## Work required
List every person named in the text on the East African Community.

## Text excerpt
## BEGIN

Manu Chandaria is no spring chicken, but he has a spring in his step. The 82-year-old chairman of the Comcraft Group has been on the regional economic radar screen for 10 years through his unflinching support for the East African Community—a common market with a combined population of more than 130 million and a GDP of $75 billion. He
reasons—like free trade proponents—that pooling populations, skills, expertize and production can create the economies of scale and the huge markets that business craves. There’s even talk of the fledgling state, South Sudan, joining the EAC.
“Politics doesn’t put food on the table,” says Chandaria, touching the raw nerve that threatens the pace of EAC integration. Politics killed the first attempt in 1977, when Kenya’s then president, Jomo Kenyatta, fell out with his Tanzanian counterpart, Julius Nyerere, over whether to adopt capitalist or socialist policies. Chandaria has no such doubts.
“We need to help our people to better their lives. That can only be done if businesses have enough space to grow and expand. That’s how jobs are created, incomes improved and GDPs grown,” he says.
The business community views a robust regional economy as a trigger for productivity, economies of scale and competitiveness. It is a wonder why some Kenyan bureaucrats, legend has it, toasted the collapse of the idea with champagne more than 40 years ago.

## END

## Supplied information

## BEGIN

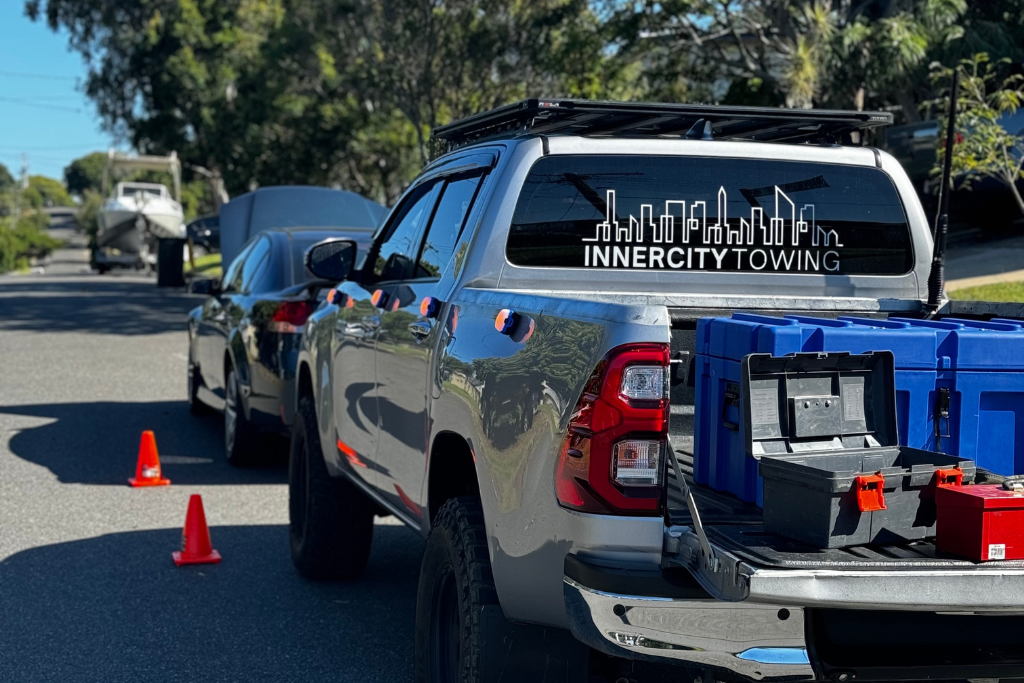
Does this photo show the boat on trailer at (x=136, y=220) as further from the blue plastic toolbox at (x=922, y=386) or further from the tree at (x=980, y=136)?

## END

## Result for this exercise
Manu Chandaria
Jomo Kenyatta
Julius Nyerere